When we moved to San Bernardino, California in 1955, there was no church in the north end of town, so the American legion post on 40th Street offered to let its members use the hall to operate bingo games, a church built out of spare change and chicken dinners.
My parents would haul me along to the bingo games. I hated being there. A group of old men always seemed to occupy the hall’s shadows. Realizing that I was thoroughly bored, I asked my father about the men in the legion hats. Ah, he said, the soldiers. He pointed out a few men who’d fought in World War Two, and then a group of Korean War vets with full heads of hair and clear eyes, an event that I now only dimly remember, and that he’d served in the Army Airborne as a parachutist who never had to jump into a combat zone. Those men behind him, said my father, fought in World War one. And those very old men in wheelchairs, those men fought in the Spanish American War, and significantly, they spoke only to each other, in hushed tones, looking almost dainty, as though the very idea of taking someone’s life was beyond comprehension.
In the mid Nineties I worked for a very successful landscape company in Austin, Texas. The company president brought in an old friend as a partner, a tight, grasping MBA who thought himself smarter than all his employees. One of the managers, John, became my friend, and in the course of getting to know each other, he revealed that he survived two tours of duty flying Cobra helicopter gunships in Vietnam. He bragged about his exploits regularly, but I always sensed that he was greatly conflicted by his actions. He began to tell stories, horrific battles he’d taken part in that had left thousands of Vietnamese corpses littering the jungle.

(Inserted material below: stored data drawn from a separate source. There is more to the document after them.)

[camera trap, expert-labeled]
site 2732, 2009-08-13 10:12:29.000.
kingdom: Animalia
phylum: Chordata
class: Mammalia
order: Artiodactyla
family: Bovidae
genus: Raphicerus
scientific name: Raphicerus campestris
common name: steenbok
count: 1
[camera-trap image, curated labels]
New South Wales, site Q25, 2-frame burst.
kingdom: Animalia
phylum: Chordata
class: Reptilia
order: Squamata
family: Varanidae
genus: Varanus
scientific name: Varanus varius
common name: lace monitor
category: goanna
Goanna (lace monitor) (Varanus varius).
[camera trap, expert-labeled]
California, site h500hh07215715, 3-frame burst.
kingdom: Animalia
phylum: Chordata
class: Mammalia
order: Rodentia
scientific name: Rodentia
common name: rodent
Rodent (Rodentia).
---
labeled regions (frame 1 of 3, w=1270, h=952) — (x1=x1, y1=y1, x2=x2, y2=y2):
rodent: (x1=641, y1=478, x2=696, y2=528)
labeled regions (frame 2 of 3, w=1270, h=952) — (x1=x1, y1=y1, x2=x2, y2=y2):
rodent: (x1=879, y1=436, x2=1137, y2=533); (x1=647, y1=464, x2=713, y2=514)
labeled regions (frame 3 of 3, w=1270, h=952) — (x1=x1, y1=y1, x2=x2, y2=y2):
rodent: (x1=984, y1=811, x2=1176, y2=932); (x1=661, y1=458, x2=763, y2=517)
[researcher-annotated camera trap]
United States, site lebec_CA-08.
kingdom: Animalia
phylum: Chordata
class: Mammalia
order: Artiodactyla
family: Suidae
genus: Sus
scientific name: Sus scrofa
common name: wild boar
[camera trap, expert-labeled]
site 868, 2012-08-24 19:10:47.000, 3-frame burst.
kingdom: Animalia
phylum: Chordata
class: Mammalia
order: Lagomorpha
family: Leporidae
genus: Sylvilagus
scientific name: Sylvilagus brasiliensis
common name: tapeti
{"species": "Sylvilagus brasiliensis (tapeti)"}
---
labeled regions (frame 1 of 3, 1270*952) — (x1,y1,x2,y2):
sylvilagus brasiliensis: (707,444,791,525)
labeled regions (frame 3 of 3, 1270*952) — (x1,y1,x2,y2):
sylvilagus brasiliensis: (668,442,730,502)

The new owner asked me to stop by one afternoon and look over his landscape, and I brought John along only to discover that the new partner hired expert guides, flew up into North West Canada, shot large game animals, and had them professionally prepared by taxidermists. The new partner pointed at the last animal he’d shot, and waited for us to act as though we were impressed. Well, said John. I killed a lot of humans in Vietnam, and now, I don’t want to ever kill another living creature for as long as I live. Thirty days later, John was fired.